Appetite modulation in conjunction with enhancing metabolic rate with hypothalamic lesions has been widely documented in animal and even in humans. It appears these effects can be reproduced by DBS, and the titratability and reversibility of this procedure, in addition to well established safety profile, make DBS an appealing option for obesity treatment. Targeting the hypothalamus with DBS has already been shown to be feasible and potentially effective in managing patients with intractable chronic cluster headache. The surgical risk however must be cautiously taken into account when targeting the hypothalamus, where some mortality cases have been reported when targeting the posterior part. The development of new surgical approach will probably reduce this surgical risk. Moreover, the role of functional neurosurgery in obesity is not a new idea. In fact, LH was targeted in obese humans with electrocoagulation more than 30 years ago, resulting in significant yet transient appetite suppression and slight weight reduction. All those elements have made possible the recent regain of interest in DBS for morbid obesity and open an exciting new area of research in neurosurgery and endocrinology 9).
Ho et al. present a review of the evidence of the neuroanatomical basis for obesity, the potential neural targets for deep brain stimulation (DBS), as well as a rationale for DBS and future trial design. Identification of an appropriate patient population that would most likely benefit from this type of therapy is essential. There are also significant cost and ethical considerations for such a neuromodulatory intervention designed to alter maladaptive behavior.
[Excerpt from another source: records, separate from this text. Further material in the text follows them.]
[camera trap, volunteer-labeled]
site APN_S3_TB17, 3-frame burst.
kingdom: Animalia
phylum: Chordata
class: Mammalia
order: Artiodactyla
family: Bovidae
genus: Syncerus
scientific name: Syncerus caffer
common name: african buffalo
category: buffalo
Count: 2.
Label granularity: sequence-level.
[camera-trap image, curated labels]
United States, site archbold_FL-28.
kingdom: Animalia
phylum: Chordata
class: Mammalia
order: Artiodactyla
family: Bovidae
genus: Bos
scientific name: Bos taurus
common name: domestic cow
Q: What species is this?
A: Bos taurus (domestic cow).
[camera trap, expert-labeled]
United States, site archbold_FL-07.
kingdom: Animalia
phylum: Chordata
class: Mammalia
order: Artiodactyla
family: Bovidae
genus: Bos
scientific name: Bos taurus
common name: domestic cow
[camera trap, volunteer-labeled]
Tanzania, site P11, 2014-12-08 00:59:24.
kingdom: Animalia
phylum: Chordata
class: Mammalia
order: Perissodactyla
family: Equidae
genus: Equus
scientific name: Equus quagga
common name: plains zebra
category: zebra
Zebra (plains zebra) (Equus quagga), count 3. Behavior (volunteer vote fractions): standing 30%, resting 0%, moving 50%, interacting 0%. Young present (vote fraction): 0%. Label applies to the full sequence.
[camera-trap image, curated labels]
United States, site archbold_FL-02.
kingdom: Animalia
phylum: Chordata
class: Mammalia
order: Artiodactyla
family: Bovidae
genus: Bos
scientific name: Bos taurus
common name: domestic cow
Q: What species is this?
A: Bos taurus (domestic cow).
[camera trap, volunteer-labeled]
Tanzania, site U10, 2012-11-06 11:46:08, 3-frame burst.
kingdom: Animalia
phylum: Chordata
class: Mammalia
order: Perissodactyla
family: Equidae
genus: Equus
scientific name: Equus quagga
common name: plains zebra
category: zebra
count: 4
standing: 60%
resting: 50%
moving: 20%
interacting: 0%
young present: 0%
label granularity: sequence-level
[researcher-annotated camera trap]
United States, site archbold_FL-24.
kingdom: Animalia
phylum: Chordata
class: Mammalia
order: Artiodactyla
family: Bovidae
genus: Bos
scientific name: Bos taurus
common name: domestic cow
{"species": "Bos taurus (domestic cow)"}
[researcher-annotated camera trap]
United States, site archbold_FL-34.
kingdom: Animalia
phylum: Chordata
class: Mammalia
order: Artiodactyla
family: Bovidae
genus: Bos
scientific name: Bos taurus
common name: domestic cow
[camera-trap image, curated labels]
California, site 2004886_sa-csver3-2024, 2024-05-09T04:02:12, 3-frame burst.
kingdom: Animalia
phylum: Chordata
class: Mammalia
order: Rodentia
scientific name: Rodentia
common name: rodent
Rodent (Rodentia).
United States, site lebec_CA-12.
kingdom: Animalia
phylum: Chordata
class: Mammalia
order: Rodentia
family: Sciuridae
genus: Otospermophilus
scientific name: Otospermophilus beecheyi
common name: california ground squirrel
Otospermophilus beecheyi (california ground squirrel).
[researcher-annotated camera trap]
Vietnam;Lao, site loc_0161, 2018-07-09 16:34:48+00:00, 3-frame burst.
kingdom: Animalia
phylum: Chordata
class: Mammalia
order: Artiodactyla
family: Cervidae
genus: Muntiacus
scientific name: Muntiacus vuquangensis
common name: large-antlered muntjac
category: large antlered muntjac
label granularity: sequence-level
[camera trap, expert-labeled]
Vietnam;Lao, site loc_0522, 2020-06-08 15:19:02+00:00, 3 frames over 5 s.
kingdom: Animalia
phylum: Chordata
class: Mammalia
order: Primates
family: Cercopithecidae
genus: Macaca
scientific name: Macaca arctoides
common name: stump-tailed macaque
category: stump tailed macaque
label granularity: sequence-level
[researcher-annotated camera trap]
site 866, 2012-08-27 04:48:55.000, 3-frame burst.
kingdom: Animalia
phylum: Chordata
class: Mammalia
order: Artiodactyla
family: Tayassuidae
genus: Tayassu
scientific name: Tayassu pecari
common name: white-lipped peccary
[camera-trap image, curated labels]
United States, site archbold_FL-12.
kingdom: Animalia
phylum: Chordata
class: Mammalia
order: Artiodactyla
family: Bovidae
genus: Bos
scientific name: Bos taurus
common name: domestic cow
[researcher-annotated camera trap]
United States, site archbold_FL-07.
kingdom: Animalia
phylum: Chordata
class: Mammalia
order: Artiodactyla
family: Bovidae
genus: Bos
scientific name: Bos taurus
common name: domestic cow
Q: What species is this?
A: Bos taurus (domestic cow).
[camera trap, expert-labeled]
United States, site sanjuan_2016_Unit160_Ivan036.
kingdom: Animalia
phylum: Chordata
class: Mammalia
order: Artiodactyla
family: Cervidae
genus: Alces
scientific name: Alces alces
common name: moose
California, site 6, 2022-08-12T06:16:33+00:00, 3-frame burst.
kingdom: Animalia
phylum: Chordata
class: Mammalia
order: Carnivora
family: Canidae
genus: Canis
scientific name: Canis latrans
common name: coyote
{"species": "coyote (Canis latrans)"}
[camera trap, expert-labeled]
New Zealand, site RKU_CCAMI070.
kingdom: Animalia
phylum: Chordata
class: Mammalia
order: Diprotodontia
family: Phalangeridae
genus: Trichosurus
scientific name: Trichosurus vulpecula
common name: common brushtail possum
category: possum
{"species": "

Finally, the authors present a consolidated set of inclusion criteria and study end points that should serve as the basis for any trial of DBS for obesity 10).
Dupré et al. review the history of deep brain stimulation (DBS) in patients for treating obesity, describe current DBS targets in the brain, and discuss potential DBS targets and nontraditional stimulation parameters that may improve the effectiveness of DBS for ameliorating obesity. Deep brain stimulation for treating obesity has been performed both in animals and in humans with intriguing preliminary results. The brain is an attractive target for addressing obesity because modulating brain activity may permit influencing both sides of the energy equation-caloric intake and energy expenditure 11).
Findings highlight obesity as a risk factor for overall brain/CNS tumors, meningiomas and gliomas among females, as well as for meningiomas among males 12).
For Niedermaier et al adiposity is related to enhanced risk for meningioma but is unassociated with risk for glioma. Based on a limited body of evidence, physical activity is related to decreased risk of meningioma but shows little association with risk of glioma 13).